──────── Extrait de page ────────
Dommage, y'avait des trucs vraiment chouettes musicalement.

sepulturastaman

sepulturastaman le 05/01/2024 à 19:23:29

Sinon il y a Ævangelist et Bell Witch dans un style black/doom/drone, enfin de la musique lente extrême quoi.

Arrache coeur

Arrache coeur le 05/01/2024 à 20:31:43

Ævangelist, je ne connais pas ; par contre, je suis extrêmement fan de Bell Witch. Pas encore totalement assimilé le dernier, mais dans un style qui mélange black/doom/drone, difficile de ne pas citer Mizmor (les albums Yodh et Cairn notamment).

sepulturastaman

sepulturastaman le 05/01/2024 à 21:03:31

la collaboration entre Thou et Mizmor avec Myopia est une master tueurie. Le dernier de Bell Witch : Future's Shadow Part 1: The Clandestine Gate m'a laissé un excellent souvenir, je l'ai préféré à Stygian Bough Volume I (leur précédent album) faut aimer le doom rituel.

Pingouins

Pingouins le 05/01/2024 à 21:12:16

En doom/drone avé relents black (par contre pas spécialement sludge ou ultra massif dans le son), ma dernière turbo branlée ça a été Rinuwat, notamment du fait de la chanteuse. Si vous n'avez pas écouté, go.
──────── Matériel fourni ────────
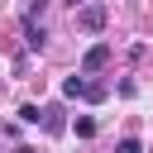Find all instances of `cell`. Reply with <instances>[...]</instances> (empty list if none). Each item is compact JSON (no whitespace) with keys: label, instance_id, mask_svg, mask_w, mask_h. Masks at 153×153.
I'll use <instances>...</instances> for the list:
<instances>
[{"label":"cell","instance_id":"obj_6","mask_svg":"<svg viewBox=\"0 0 153 153\" xmlns=\"http://www.w3.org/2000/svg\"><path fill=\"white\" fill-rule=\"evenodd\" d=\"M72 129H76V139H91V134H96V120H91V115H81Z\"/></svg>","mask_w":153,"mask_h":153},{"label":"cell","instance_id":"obj_4","mask_svg":"<svg viewBox=\"0 0 153 153\" xmlns=\"http://www.w3.org/2000/svg\"><path fill=\"white\" fill-rule=\"evenodd\" d=\"M86 86H91V81H81V76H67V81H62V96H67V100H76V96H86Z\"/></svg>","mask_w":153,"mask_h":153},{"label":"cell","instance_id":"obj_3","mask_svg":"<svg viewBox=\"0 0 153 153\" xmlns=\"http://www.w3.org/2000/svg\"><path fill=\"white\" fill-rule=\"evenodd\" d=\"M24 43H29V48H43V43H48V33H43V24H38L33 14L24 19Z\"/></svg>","mask_w":153,"mask_h":153},{"label":"cell","instance_id":"obj_5","mask_svg":"<svg viewBox=\"0 0 153 153\" xmlns=\"http://www.w3.org/2000/svg\"><path fill=\"white\" fill-rule=\"evenodd\" d=\"M43 129H48V134H62V110H57V105L43 110Z\"/></svg>","mask_w":153,"mask_h":153},{"label":"cell","instance_id":"obj_1","mask_svg":"<svg viewBox=\"0 0 153 153\" xmlns=\"http://www.w3.org/2000/svg\"><path fill=\"white\" fill-rule=\"evenodd\" d=\"M76 24H81L86 33H100V29H105V5H86V10L76 14Z\"/></svg>","mask_w":153,"mask_h":153},{"label":"cell","instance_id":"obj_8","mask_svg":"<svg viewBox=\"0 0 153 153\" xmlns=\"http://www.w3.org/2000/svg\"><path fill=\"white\" fill-rule=\"evenodd\" d=\"M115 153H139V139H120V143H115Z\"/></svg>","mask_w":153,"mask_h":153},{"label":"cell","instance_id":"obj_7","mask_svg":"<svg viewBox=\"0 0 153 153\" xmlns=\"http://www.w3.org/2000/svg\"><path fill=\"white\" fill-rule=\"evenodd\" d=\"M19 120H24V124H38V120H43V110H38V105H24V110H19Z\"/></svg>","mask_w":153,"mask_h":153},{"label":"cell","instance_id":"obj_9","mask_svg":"<svg viewBox=\"0 0 153 153\" xmlns=\"http://www.w3.org/2000/svg\"><path fill=\"white\" fill-rule=\"evenodd\" d=\"M14 153H38V148H29V143H24V148H14Z\"/></svg>","mask_w":153,"mask_h":153},{"label":"cell","instance_id":"obj_10","mask_svg":"<svg viewBox=\"0 0 153 153\" xmlns=\"http://www.w3.org/2000/svg\"><path fill=\"white\" fill-rule=\"evenodd\" d=\"M72 5H81V0H72Z\"/></svg>","mask_w":153,"mask_h":153},{"label":"cell","instance_id":"obj_2","mask_svg":"<svg viewBox=\"0 0 153 153\" xmlns=\"http://www.w3.org/2000/svg\"><path fill=\"white\" fill-rule=\"evenodd\" d=\"M105 62H110V43H96V48L81 57V72H100Z\"/></svg>","mask_w":153,"mask_h":153}]
</instances>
────────
Poursuivez la discussion de forum sur le doom et le drone en reprenant juste après le dernier message, celui de Pingouins.

- [Résultat attendu]
Et sinon la collab Fawn Limbs avec Nadja est une belle liquéfaction de cerveau aussi, faut que j'en fasse une chronique un de ces jours !

Intéressant cet album de Body Void, écouté du coup. C'est intense à digérer d'une traite ! En live (et je les ai ratés au Roadburn dernier me semble t'il, où se trouvaient aussi Bell Witch pour la première de leur nouvel album - également ratés pour autre chose), ça doit être tellement écrasant !
Thou + Mizmor très bien ouiii !

Xuaterc

Xuaterc le 06/01/2024 à 15:07:49

En terme de Black / Drone et et master tuerie, le dernier Darkspace, -II, se pose là

Arrache coeur

Arrache coeur le 08/01/2024 à 23:01:45

Parfait, je note le Fawn Limbs, le Rinuwat et le dernier Darkspace que je me glisserai à l'occasion ! 

Et en effet, l'album collaboratif entre Mizmor et Thou est phénoménal.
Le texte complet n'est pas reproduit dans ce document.